1. Eat a balanced diet - you probably know that foods rich in calcium help strengthen bones. But according to Lauren Graf, a dietician at New York's Montefiore Hospital, eating potassium-rich fruits and vegetables such as bananas, oranges, cantaloupe and sweet potatoes can also make bones stronger.
2. Get enough vitamin D - to absorb calcium you need vitamin D, found naturally in some foods (eggs, liver and fatty fish, such as salmon and sardines) and added to others. Your body also creates vitamin D whenever the sun shines on your skin. In fact, just 15 minutes a day in the sun without sunscreen can help satisfy daily requirements (400 IU for kids from infancy through adolescence).
3. Shake off excess salt - too much salt (more than 1900 milligrams a day for kids ages 4 to 8 and 2300 for those 9 and up) can leach calcium from bones. Most of the extra salt in our diets comes from processed foods, so your best bet is to opt for low-sodium products and use table salt sparingly.
4. Skip the soda - most sodas contain phosphoric acid, an additive that some experts believe can remove calcium from our bones.
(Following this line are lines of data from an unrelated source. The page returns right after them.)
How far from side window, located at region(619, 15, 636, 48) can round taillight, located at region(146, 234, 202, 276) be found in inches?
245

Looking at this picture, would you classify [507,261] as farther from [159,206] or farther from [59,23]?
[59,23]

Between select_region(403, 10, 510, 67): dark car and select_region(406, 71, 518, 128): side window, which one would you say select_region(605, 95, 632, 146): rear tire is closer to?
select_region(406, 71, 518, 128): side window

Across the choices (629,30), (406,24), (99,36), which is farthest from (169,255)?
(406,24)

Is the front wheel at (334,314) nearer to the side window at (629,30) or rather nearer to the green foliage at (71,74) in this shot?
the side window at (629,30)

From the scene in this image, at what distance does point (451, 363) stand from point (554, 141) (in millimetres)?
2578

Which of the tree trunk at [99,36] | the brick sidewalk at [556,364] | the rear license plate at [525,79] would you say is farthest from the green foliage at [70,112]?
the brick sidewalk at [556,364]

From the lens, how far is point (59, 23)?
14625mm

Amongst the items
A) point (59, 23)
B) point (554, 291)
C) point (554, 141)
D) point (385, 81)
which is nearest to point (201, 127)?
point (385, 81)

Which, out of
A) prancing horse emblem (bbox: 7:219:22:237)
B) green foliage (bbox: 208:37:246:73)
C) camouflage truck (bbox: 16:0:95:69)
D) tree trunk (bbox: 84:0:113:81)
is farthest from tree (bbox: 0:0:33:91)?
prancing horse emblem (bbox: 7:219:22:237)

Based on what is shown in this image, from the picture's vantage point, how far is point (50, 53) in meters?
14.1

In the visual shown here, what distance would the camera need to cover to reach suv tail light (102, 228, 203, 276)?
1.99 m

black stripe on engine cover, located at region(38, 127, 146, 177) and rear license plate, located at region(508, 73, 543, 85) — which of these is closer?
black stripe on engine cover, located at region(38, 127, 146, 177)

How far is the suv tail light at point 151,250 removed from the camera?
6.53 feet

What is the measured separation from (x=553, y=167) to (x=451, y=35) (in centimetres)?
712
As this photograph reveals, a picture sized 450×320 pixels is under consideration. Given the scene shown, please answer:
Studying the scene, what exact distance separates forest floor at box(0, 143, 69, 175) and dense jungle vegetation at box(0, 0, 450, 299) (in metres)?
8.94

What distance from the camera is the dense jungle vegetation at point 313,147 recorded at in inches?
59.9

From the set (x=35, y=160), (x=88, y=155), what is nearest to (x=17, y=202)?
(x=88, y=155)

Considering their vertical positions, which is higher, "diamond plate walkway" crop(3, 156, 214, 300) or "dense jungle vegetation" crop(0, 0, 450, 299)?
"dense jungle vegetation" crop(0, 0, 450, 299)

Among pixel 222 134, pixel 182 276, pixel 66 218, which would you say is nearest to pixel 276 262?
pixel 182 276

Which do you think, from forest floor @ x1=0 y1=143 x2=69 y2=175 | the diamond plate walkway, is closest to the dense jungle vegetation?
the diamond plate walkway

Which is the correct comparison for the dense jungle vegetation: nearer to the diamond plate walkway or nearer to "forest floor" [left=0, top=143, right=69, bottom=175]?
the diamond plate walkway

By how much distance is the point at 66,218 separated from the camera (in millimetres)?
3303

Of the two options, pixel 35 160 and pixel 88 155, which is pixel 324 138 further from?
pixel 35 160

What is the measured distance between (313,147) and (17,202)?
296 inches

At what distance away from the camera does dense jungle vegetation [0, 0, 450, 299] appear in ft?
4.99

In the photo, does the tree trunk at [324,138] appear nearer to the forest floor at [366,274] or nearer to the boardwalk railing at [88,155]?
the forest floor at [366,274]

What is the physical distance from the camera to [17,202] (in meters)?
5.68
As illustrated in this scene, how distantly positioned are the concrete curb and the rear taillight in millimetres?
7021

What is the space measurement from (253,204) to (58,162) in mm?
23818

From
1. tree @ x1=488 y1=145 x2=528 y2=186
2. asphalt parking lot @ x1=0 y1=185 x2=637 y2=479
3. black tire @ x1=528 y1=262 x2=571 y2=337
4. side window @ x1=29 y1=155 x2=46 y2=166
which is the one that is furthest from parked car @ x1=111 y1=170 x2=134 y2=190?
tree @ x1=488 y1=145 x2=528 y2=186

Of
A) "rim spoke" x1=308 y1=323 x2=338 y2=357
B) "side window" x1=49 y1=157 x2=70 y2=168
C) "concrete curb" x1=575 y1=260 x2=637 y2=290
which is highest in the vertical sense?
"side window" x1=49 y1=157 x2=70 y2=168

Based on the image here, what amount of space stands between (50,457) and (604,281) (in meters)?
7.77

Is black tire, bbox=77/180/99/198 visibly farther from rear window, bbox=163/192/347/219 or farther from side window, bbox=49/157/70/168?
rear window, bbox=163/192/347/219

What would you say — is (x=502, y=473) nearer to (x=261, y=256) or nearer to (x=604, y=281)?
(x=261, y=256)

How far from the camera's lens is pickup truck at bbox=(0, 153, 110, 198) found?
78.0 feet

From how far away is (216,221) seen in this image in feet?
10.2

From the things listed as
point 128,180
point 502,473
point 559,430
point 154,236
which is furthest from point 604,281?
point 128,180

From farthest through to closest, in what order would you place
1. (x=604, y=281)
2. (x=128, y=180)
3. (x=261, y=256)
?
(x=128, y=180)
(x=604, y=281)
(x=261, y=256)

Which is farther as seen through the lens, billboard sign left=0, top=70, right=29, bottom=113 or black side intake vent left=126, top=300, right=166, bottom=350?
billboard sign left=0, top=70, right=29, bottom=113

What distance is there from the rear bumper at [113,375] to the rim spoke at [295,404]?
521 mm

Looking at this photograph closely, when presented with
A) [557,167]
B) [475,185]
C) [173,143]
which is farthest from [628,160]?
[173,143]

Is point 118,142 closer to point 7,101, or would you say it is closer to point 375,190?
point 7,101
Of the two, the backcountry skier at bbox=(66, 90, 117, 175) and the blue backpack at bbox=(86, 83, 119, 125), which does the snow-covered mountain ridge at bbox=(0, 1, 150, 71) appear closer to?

For a healthier alternative, make "sparklers" from juice and seltzer or try a home soda-maker kit, which lets you add fizz to plain water and customize flavors.
5. Make time for exercise - "You can consume all the calcium you want," says University of Wisconsin pediatrics professor Frank Greer, "but for good bone health you also need weight-bearing activity." Fortunately that includes anything that makes your body work against gravity, such as walking, hiking or dashing after a soccer ball. To really toughen up bones, Greer recommends kids challenge gravity for at least 60 minutes a day.